Retype all of the records below, keeping every word, number, and mark unchanged.
++++++++++
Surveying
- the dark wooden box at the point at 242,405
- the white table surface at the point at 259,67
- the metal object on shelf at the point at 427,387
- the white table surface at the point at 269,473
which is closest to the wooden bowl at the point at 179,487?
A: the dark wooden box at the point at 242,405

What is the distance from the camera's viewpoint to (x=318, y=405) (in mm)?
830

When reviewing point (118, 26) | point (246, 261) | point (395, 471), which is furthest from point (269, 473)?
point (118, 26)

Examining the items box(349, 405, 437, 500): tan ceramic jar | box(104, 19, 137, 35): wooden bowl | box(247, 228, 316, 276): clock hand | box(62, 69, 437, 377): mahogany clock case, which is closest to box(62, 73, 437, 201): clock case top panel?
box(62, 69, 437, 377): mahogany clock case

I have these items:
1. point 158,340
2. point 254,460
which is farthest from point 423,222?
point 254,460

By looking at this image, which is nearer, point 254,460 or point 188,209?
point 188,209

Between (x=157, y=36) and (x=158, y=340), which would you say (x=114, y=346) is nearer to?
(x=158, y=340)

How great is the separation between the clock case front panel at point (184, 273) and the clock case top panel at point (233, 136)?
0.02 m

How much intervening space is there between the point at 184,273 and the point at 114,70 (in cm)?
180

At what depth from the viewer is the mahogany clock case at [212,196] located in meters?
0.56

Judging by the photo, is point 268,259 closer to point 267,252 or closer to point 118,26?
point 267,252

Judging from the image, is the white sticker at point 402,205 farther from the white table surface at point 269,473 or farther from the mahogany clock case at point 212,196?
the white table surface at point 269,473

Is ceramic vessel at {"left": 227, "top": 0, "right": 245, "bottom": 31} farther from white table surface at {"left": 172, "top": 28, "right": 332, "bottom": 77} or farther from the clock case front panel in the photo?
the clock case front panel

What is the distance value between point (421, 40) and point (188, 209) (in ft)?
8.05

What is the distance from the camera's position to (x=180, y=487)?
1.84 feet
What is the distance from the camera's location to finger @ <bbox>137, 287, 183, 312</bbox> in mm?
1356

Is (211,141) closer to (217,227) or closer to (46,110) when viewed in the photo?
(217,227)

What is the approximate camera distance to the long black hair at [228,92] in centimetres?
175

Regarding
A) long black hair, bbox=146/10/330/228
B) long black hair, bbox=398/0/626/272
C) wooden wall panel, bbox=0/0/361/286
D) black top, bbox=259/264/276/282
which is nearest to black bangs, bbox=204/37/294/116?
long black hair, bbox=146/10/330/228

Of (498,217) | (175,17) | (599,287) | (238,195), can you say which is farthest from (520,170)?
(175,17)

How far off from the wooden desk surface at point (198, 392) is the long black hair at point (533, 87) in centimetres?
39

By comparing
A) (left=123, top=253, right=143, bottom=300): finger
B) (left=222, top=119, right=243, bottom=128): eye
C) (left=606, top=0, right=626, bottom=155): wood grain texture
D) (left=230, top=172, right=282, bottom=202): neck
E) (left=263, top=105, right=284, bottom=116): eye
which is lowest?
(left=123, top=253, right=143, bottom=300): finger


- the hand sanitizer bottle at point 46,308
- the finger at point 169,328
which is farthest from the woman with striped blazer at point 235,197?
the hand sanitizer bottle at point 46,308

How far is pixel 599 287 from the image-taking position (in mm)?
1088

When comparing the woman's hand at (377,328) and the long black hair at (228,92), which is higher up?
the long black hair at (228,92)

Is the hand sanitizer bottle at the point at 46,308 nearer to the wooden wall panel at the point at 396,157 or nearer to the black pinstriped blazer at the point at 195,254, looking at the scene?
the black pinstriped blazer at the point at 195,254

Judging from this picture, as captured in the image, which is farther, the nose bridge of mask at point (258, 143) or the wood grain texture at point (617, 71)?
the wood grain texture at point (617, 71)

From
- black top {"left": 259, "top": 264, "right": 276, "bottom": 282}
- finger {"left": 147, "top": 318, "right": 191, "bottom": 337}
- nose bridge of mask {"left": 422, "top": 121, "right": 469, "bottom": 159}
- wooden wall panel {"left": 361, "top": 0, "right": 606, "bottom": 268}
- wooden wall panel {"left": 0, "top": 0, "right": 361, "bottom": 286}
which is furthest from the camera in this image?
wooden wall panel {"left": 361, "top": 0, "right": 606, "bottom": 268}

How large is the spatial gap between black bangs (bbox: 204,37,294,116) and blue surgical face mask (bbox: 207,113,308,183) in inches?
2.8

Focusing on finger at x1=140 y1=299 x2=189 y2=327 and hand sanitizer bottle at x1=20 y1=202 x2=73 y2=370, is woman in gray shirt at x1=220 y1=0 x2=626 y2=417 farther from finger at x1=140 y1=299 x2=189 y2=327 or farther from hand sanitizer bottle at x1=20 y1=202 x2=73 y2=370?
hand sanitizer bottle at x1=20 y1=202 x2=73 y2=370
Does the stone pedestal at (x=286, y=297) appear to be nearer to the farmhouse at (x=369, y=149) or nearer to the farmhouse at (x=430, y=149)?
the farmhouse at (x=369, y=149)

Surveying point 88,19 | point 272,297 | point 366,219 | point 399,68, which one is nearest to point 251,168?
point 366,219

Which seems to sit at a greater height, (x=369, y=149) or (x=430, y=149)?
++++++++++
## Exercise output:
Surveying
- the dark wooden box at the point at 242,405
- the white table surface at the point at 259,67
- the metal object on shelf at the point at 427,387
- the white table surface at the point at 269,473
which is closest to the wooden bowl at the point at 179,487?
A: the dark wooden box at the point at 242,405

What is the distance from the camera's viewpoint to (x=318, y=405) (in mm)?
830

When reviewing point (118, 26) | point (246, 261) | point (395, 471), which is furthest from point (269, 473)?
point (118, 26)

Examining the items box(349, 405, 437, 500): tan ceramic jar | box(104, 19, 137, 35): wooden bowl | box(247, 228, 316, 276): clock hand | box(62, 69, 437, 377): mahogany clock case, which is closest to box(62, 73, 437, 201): clock case top panel?
box(62, 69, 437, 377): mahogany clock case

I have these items:
1. point 158,340
2. point 254,460
which is farthest from point 423,222?
point 254,460

By looking at this image, which is nearer, point 254,460 or point 188,209?
point 188,209

Between (x=157, y=36) and (x=158, y=340), which would you say (x=114, y=346) is nearer to?
(x=158, y=340)

How great is the separation between the clock case front panel at point (184, 273) and the clock case top panel at point (233, 136)?
0.02 m

How much intervening space is there between the point at 184,273 and the point at 114,70 (in cm)?
180

At what depth from the viewer is the mahogany clock case at [212,196] located in meters?
0.56

Judging by the photo, is point 268,259 closer to point 267,252 or closer to point 118,26?
point 267,252

Judging from the image, is the white sticker at point 402,205 farther from the white table surface at point 269,473 or farther from the mahogany clock case at point 212,196?
the white table surface at point 269,473

Is ceramic vessel at {"left": 227, "top": 0, "right": 245, "bottom": 31} farther from white table surface at {"left": 172, "top": 28, "right": 332, "bottom": 77} or farther from the clock case front panel in the photo?
the clock case front panel

What is the distance value between point (421, 40) and point (188, 209) (in ft)?
8.05

What is the distance from the camera's position to (x=180, y=487)?
1.84 feet
What is the distance from the camera's location to finger @ <bbox>137, 287, 183, 312</bbox> in mm?
1356

Is (211,141) closer to (217,227) or closer to (46,110) when viewed in the photo?
(217,227)

What is the approximate camera distance to the long black hair at [228,92] in centimetres?
175

Regarding
A) long black hair, bbox=146/10/330/228
B) long black hair, bbox=398/0/626/272
C) wooden wall panel, bbox=0/0/361/286
D) black top, bbox=259/264/276/282
which is nearest to black bangs, bbox=204/37/294/116?
long black hair, bbox=146/10/330/228

Of (498,217) | (175,17) | (599,287) | (238,195), can you say which is farthest from (520,170)?
(175,17)

How far off from the wooden desk surface at point (198, 392) is the long black hair at point (533, 87) in centimetres?
39

By comparing
A) (left=123, top=253, right=143, bottom=300): finger
B) (left=222, top=119, right=243, bottom=128): eye
C) (left=606, top=0, right=626, bottom=155): wood grain texture
D) (left=230, top=172, right=282, bottom=202): neck
E) (left=263, top=105, right=284, bottom=116): eye
which is lowest?
(left=123, top=253, right=143, bottom=300): finger


- the hand sanitizer bottle at point 46,308
- the finger at point 169,328
which is farthest from the woman with striped blazer at point 235,197?
the hand sanitizer bottle at point 46,308

How far is pixel 599 287 from the image-taking position (in mm)?
1088

When comparing the woman's hand at (377,328) and the long black hair at (228,92), which is higher up?
the long black hair at (228,92)

Is the hand sanitizer bottle at the point at 46,308 nearer to the wooden wall panel at the point at 396,157 or nearer to the black pinstriped blazer at the point at 195,254, looking at the scene?
the black pinstriped blazer at the point at 195,254

Judging from this picture, as captured in the image, which is farther, the nose bridge of mask at point (258, 143) or the wood grain texture at point (617, 71)?
the wood grain texture at point (617, 71)

From
- black top {"left": 259, "top": 264, "right": 276, "bottom": 282}
- finger {"left": 147, "top": 318, "right": 191, "bottom": 337}
- nose bridge of mask {"left": 422, "top": 121, "right": 469, "bottom": 159}
- wooden wall panel {"left": 361, "top": 0, "right": 606, "bottom": 268}
- wooden wall panel {"left": 0, "top": 0, "right": 361, "bottom": 286}
which is furthest from the camera in this image?
wooden wall panel {"left": 361, "top": 0, "right": 606, "bottom": 268}

How large is the spatial gap between black bangs (bbox: 204,37,294,116) and blue surgical face mask (bbox: 207,113,308,183) in inches?
2.8

Focusing on finger at x1=140 y1=299 x2=189 y2=327 and hand sanitizer bottle at x1=20 y1=202 x2=73 y2=370, is woman in gray shirt at x1=220 y1=0 x2=626 y2=417 farther from finger at x1=140 y1=299 x2=189 y2=327 or farther from hand sanitizer bottle at x1=20 y1=202 x2=73 y2=370?
hand sanitizer bottle at x1=20 y1=202 x2=73 y2=370
Does the stone pedestal at (x=286, y=297) appear to be nearer to the farmhouse at (x=369, y=149) or nearer to the farmhouse at (x=430, y=149)?
the farmhouse at (x=369, y=149)

Surveying point 88,19 | point 272,297 | point 366,219 | point 399,68, which one is nearest to point 251,168?
point 366,219

Which seems to sit at a greater height, (x=369, y=149) or (x=430, y=149)?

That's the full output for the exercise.